● Task: Using the data beneath, show every line that includes the word "Premium".

*** Task inputs ***

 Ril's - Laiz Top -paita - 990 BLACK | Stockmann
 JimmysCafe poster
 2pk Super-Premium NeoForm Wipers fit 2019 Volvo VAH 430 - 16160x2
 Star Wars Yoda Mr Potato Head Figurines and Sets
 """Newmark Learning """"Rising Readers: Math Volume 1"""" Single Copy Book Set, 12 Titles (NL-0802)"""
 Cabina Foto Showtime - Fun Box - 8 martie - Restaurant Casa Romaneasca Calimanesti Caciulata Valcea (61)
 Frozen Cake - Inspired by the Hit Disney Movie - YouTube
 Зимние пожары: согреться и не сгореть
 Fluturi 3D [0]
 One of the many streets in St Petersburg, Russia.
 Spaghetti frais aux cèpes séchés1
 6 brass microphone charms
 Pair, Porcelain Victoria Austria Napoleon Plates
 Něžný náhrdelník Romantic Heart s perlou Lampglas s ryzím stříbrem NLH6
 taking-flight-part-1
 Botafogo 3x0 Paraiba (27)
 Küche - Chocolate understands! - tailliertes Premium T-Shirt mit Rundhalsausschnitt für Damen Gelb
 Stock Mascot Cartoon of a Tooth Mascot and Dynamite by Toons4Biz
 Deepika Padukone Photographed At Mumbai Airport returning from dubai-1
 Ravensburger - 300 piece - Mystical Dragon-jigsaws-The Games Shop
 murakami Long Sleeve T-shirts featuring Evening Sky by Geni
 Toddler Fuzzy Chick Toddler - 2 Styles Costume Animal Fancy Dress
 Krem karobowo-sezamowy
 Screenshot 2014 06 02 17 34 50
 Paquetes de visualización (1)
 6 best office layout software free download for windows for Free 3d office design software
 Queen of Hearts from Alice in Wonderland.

***

● Exercise response:
 2pk Super-Premium NeoForm Wipers fit 2019 Volvo VAH 430 - 16160x2
 Küche - Chocolate understands! - tailliertes Premium T-Shirt mit Rundhalsausschnitt für Damen Gelb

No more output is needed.